▶ [REQUIRED ACTION]
What are the lines, copied exactly, from the one containing "Predaj bytu 2-izbový 48 m², Svitákova, Praha, Praha Predaj" through the final line of the material? Leave the pictures out.

[RECORDS FOR THE TASK — start]

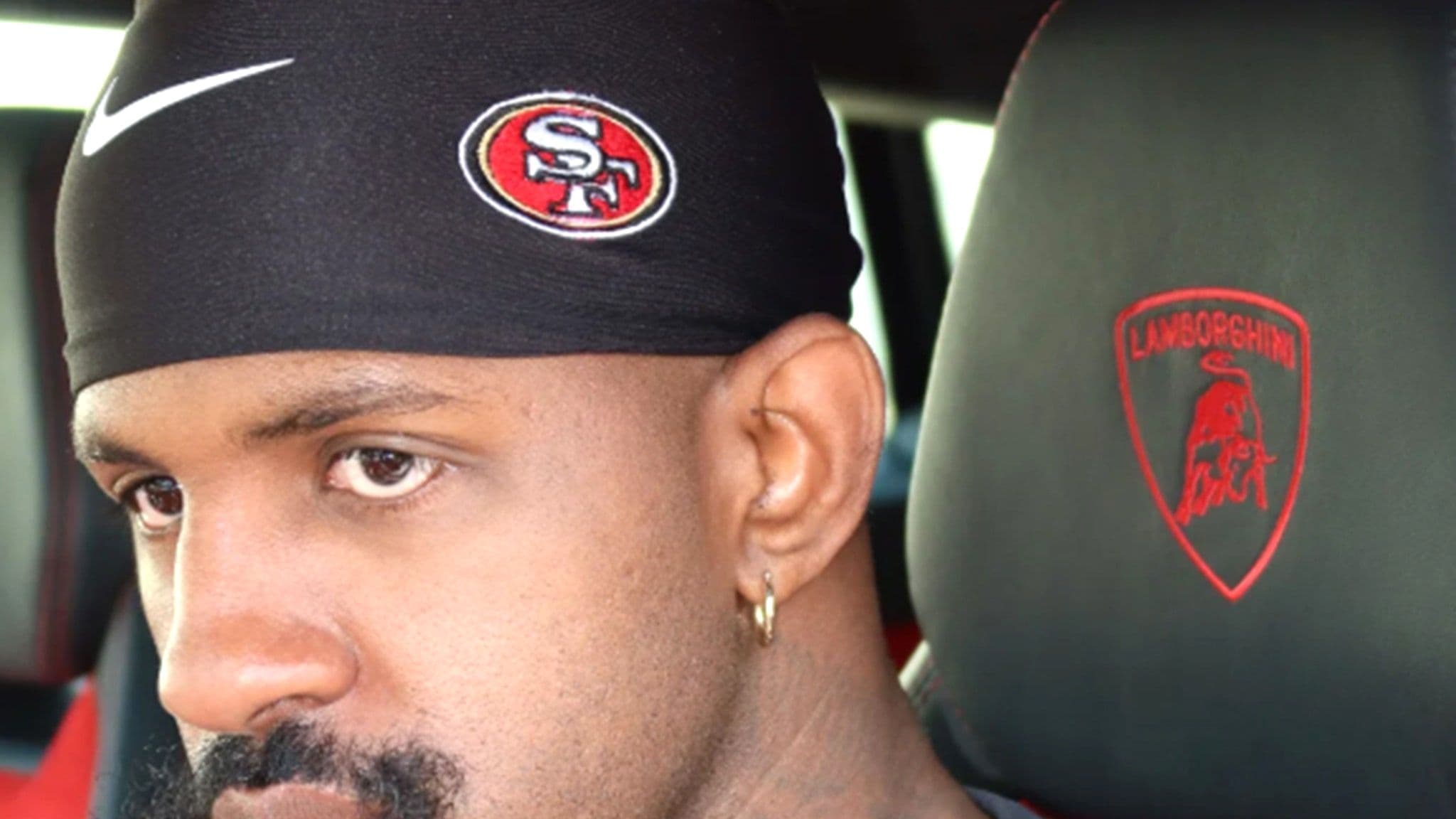 Fake 49ers Player Daejon Love Called Serious Flight Risk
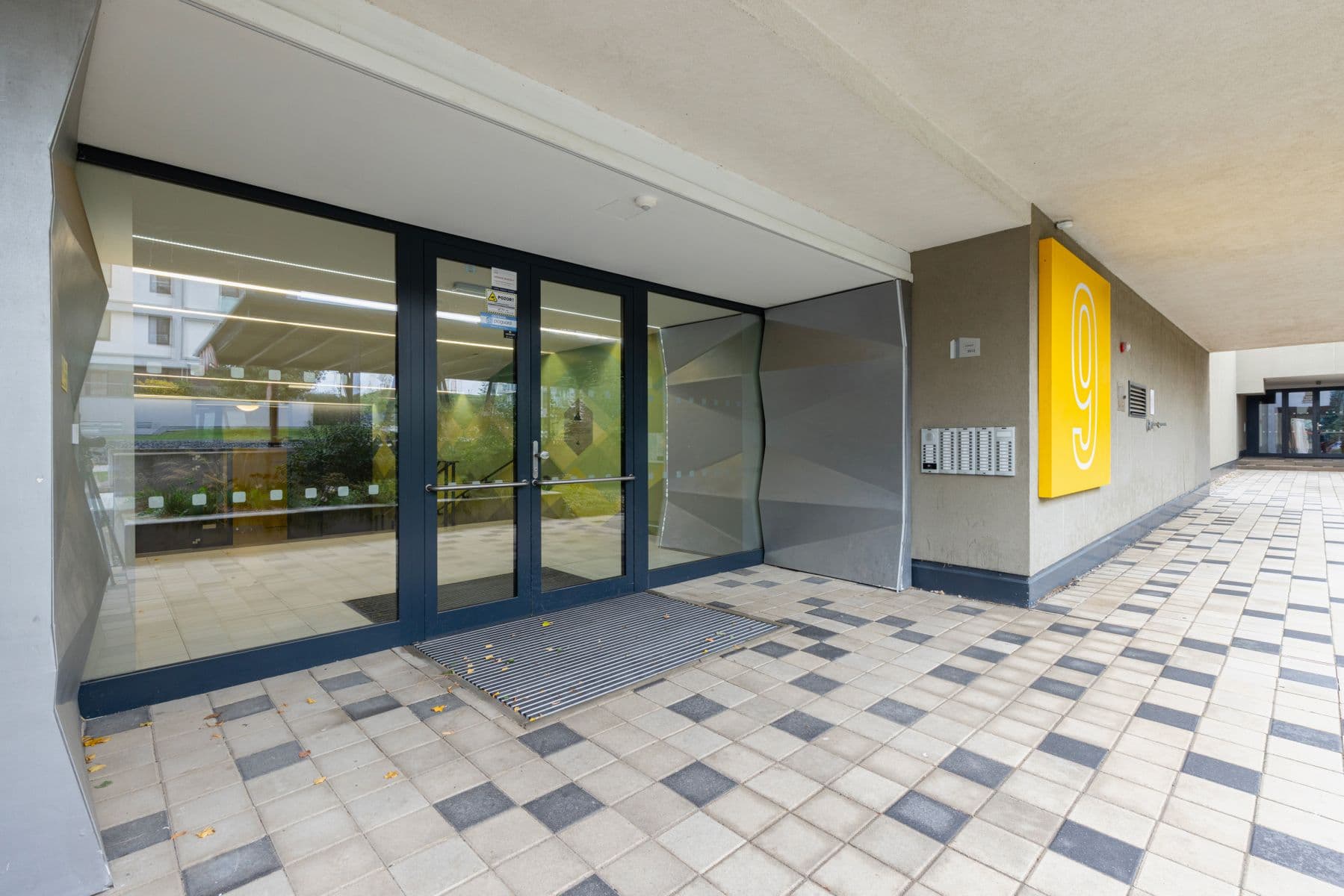 Predaj bytu 2-izbový 48 m², Svitákova, Praha, Praha Predaj bytu 2-izbový 48 m², Svitákova, Praha, Praha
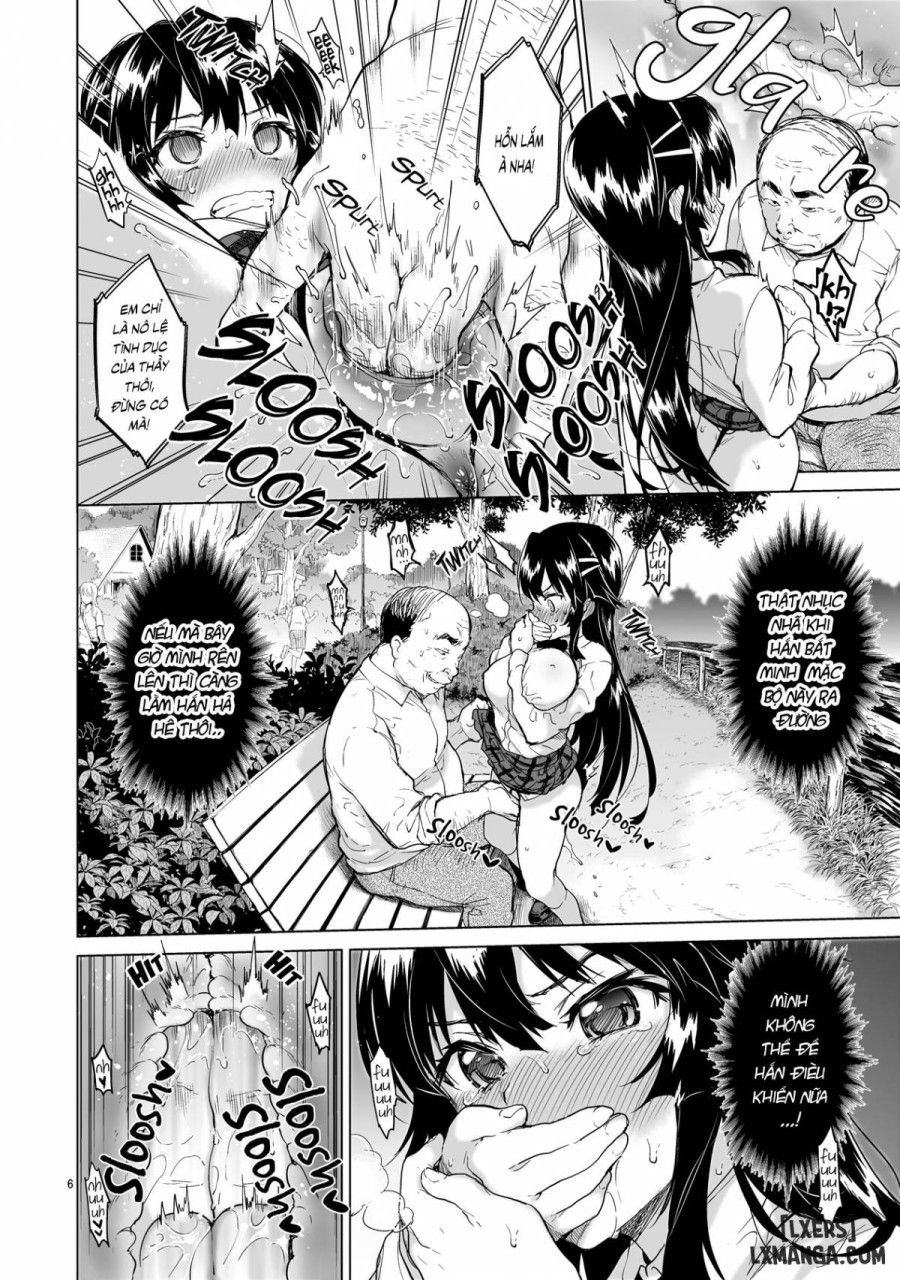 đọc truyện Chizuru-chan Kaihatsu Nikki Chương 3 ảnh 7 tại Thiên Thai Truyện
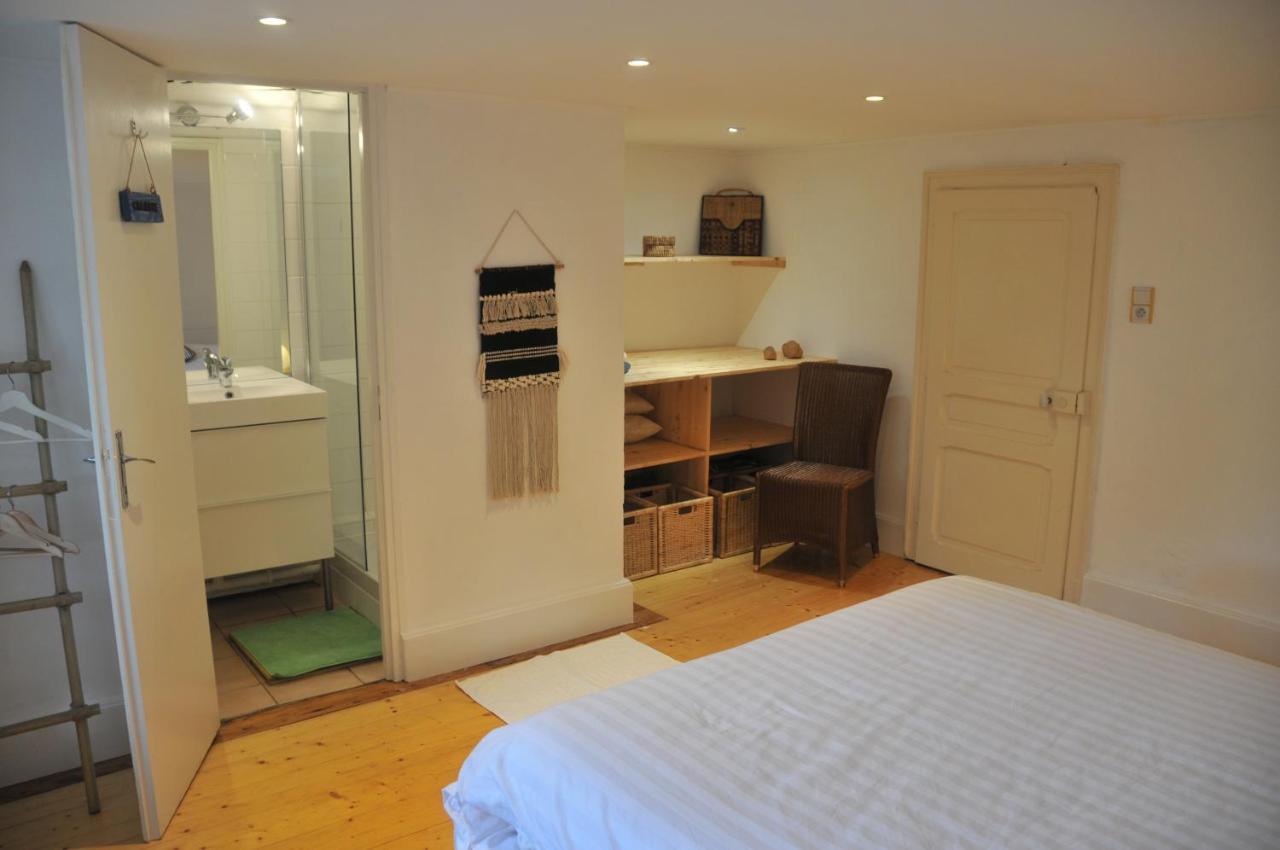 S'Yvoux Plait Appartement La Chapelle  Buitenkant foto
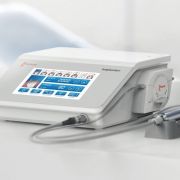 Woodpecker Implanter – unit implantologiczny fizjodyspenser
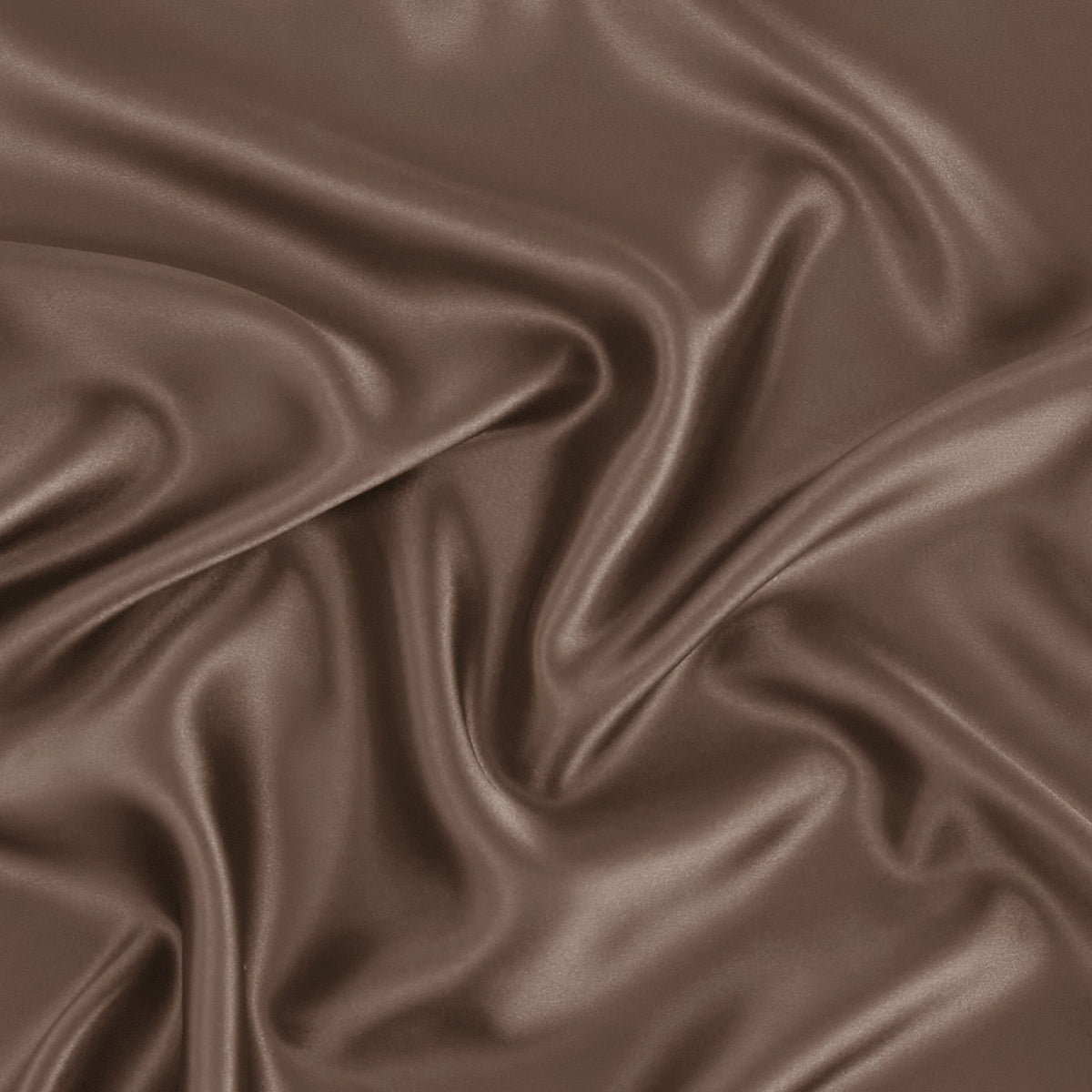 Solid Satin Pillowcase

[RECORDS FOR THE TASK — finish]

▶ [WRITTEN RESPONSE]
 Predaj bytu 2-izbový 48 m², Svitákova, Praha, Praha Predaj bytu 2-izbový 48 m², Svitákova, Praha, Praha
 đọc truyện Chizuru-chan Kaihatsu Nikki Chương 3 ảnh 7 tại Thiên Thai Truyện
 S'Yvoux Plait Appartement La Chapelle  Buitenkant foto
 Woodpecker Implanter – unit implantologiczny fizjodyspenser
 Solid Satin Pillowcase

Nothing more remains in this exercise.